Rodney offered me a light and as I lit my cigarette I looked at his Zippo: it was old and must once have been silver-plated, but now it was a rusty yellow; on the upper part, in capital letters, was the word Vietnam, and underneath some numbers (68—69) and two words: Chu Lai; on the lower part there was a dog sitting and smiling and under him a phrase: 'Fuck it. I got my orders.' Rodney noticed me looking at the lighter, because as he put it away he said, 'It's the only good thing I brought back from that fucking war.'
I was going to ask him to tell me about Vietnam when he abruptly asked me to tell him about myself. I did. I talked, I think, about Gerona, Barcelona, my first impressions of Urbana, and he interrupted me to ask me how I'd ended up there. This time I didn't lie, but I didn't tell him the truth either, at least, not the whole truth.
'Urbana is a good place to live,' Rodney declared sententiously when I'd finished speaking; then, mysteriously, he added: 'It's like nothing.'
I asked him what that meant.
'It means it's a good place to work,' is all he answered.
While I thought of the reasons Marcelo Cuartero had given me to go to Urbana, Rodney started talking about Merce Rodoreda. He'd read two of her novels
(La Plafa del
Diamant
and
Broken Mirror);
I'd only read the second, but I assured him with the aplomb of an infallible reader that the two books he'd read were the best things Rodoreda had written. Then Rodney made a suggestion: he said that every Tuesday and every Thursday, after Rota's class (or after Rota's class translated by me), we could go to Treno's so I could teach him to speak Catalan; in exchange he was ready to pay me whatever we agreed.

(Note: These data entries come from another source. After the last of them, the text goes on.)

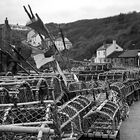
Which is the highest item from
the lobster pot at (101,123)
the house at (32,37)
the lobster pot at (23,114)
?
the house at (32,37)

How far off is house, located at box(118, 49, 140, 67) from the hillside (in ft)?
48.0

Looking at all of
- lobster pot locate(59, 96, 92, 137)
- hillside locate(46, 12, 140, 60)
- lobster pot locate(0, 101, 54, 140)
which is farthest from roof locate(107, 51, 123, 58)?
Result: lobster pot locate(0, 101, 54, 140)

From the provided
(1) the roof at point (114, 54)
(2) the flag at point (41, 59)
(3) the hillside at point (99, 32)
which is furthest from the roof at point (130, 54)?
(2) the flag at point (41, 59)

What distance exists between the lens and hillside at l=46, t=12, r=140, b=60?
77.3 metres

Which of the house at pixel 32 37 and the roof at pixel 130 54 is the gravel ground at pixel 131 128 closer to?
the house at pixel 32 37

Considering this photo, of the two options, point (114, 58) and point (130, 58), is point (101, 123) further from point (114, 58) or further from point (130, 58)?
point (114, 58)

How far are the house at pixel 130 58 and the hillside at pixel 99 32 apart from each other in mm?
14618

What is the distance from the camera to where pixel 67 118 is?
5023 millimetres

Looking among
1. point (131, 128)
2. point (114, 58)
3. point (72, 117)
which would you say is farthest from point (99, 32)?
point (72, 117)

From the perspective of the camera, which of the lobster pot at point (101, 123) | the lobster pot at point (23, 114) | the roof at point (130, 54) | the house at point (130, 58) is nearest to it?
the lobster pot at point (23, 114)

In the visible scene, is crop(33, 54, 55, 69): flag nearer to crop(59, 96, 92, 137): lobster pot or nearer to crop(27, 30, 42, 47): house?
crop(59, 96, 92, 137): lobster pot

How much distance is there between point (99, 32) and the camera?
104 m

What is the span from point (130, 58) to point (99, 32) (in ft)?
178

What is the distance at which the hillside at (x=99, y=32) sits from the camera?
77.3 metres
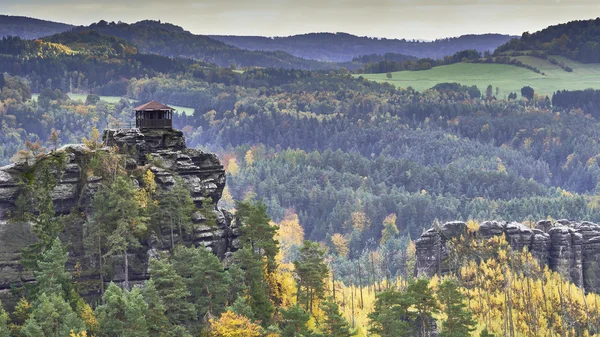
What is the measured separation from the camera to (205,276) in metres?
105

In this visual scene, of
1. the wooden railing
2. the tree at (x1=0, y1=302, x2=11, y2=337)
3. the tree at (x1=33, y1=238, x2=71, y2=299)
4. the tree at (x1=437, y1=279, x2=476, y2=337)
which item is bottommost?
the tree at (x1=437, y1=279, x2=476, y2=337)

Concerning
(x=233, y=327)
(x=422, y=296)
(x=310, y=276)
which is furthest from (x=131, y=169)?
(x=422, y=296)

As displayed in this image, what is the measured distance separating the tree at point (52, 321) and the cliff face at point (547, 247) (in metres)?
74.2

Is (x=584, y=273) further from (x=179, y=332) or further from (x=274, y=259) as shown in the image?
(x=179, y=332)

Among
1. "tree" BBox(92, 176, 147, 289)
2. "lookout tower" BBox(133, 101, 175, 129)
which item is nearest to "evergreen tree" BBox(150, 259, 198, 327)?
"tree" BBox(92, 176, 147, 289)

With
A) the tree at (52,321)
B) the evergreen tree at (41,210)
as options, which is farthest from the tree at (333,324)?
the evergreen tree at (41,210)

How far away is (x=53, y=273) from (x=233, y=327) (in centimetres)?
1699

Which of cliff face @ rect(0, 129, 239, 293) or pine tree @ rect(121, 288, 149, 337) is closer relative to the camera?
pine tree @ rect(121, 288, 149, 337)

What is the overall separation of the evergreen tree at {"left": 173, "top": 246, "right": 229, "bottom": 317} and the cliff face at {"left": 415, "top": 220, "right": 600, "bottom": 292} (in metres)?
59.5

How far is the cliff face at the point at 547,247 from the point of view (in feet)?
521

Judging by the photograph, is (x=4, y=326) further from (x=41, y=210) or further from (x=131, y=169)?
(x=131, y=169)

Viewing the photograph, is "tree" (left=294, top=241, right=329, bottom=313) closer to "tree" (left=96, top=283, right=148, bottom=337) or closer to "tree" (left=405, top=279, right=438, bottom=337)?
"tree" (left=405, top=279, right=438, bottom=337)

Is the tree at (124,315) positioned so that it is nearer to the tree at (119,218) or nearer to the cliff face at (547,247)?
the tree at (119,218)

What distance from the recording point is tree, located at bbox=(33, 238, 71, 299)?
99.2 metres
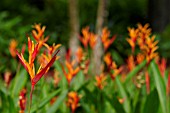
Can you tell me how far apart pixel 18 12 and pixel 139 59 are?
6.60 meters

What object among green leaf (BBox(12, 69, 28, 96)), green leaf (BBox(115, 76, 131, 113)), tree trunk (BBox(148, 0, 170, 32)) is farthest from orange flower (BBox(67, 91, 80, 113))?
tree trunk (BBox(148, 0, 170, 32))

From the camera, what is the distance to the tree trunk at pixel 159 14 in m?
9.00

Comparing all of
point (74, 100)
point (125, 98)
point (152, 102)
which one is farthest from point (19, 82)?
point (152, 102)

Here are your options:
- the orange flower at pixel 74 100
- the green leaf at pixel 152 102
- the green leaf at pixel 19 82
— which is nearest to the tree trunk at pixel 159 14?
the green leaf at pixel 19 82

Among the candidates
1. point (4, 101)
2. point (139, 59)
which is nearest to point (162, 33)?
point (139, 59)

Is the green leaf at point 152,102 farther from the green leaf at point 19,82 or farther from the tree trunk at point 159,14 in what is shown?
the tree trunk at point 159,14

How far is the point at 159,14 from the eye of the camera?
912cm

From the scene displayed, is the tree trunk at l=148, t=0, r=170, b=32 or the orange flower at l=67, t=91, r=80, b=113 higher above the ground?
the tree trunk at l=148, t=0, r=170, b=32

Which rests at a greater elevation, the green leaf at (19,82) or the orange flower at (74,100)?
the green leaf at (19,82)

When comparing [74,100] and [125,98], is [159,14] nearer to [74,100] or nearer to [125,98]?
[125,98]

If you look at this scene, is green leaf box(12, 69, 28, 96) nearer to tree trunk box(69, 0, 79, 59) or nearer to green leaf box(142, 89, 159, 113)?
green leaf box(142, 89, 159, 113)

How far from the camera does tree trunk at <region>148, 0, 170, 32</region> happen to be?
900 centimetres

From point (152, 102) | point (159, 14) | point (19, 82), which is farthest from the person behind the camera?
point (159, 14)

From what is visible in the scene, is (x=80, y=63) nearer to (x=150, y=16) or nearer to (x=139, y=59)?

He said it in a very serious tone of voice, but strangely I felt like he'd just told me a slightly macabre joke that I hadn't been able to figure out or (stranger still) as if he were challenging me to a duel. I could not yet have known that this was Rodney's normal tone of voice, so, although I wasn't even sure if I could teach someone Catalan, more out of pride than curiosity, I answered, 'I'll settle for you paying for my beers.'
That's how Rodney and I became friends. That very Thursday we went back to Treno's, and from the following week on, as we'd agreed, we got together every Tuesday and every Thursday, at the end of the official Catalan class. We'd get there just after six, we'd sit at the table by the fireplace, we'd order Coke (for him), beer (for me) and popcorn (for both of us) and keep talking until they closed the place around nine. Especially during the first weeks, we tried to devote as much of the time as possible to my instructing Rodney in the rudiments of Catalan, but little by little laziness or boredom overcame us and the duty of learning gave way to the pleasure of conversation. Not that we didn't also talk in the free time we had in the office, but we did so in a distracted or discontinuous way, in between the hustle and bustle of other activities, as if that was not the place to continue the conversations we had in Treno's; at least maybe that's how Rodney saw it; or maybe for some reason he wanted to keep people in the department from finding out about our friendship. The thing is that as soon as I began to have dealings with him outside the office I guessed that, despite the fact that they both shared a similar battered physical appearance and the same lost air, as if they'd just been woken up and their eyes were still veiled with the cobwebs of sleep, there was a fundamental discrepancy, although indefinable to me, between the Rodney I knew and the one my colleagues in the department knew, but what I couldn't in any way have guessed at that time is that the discrepancy was linked to the very essence of Rodney's personality, to a neurological centre that he kept hidden and to which no one then — in a certain sense not even he — had access.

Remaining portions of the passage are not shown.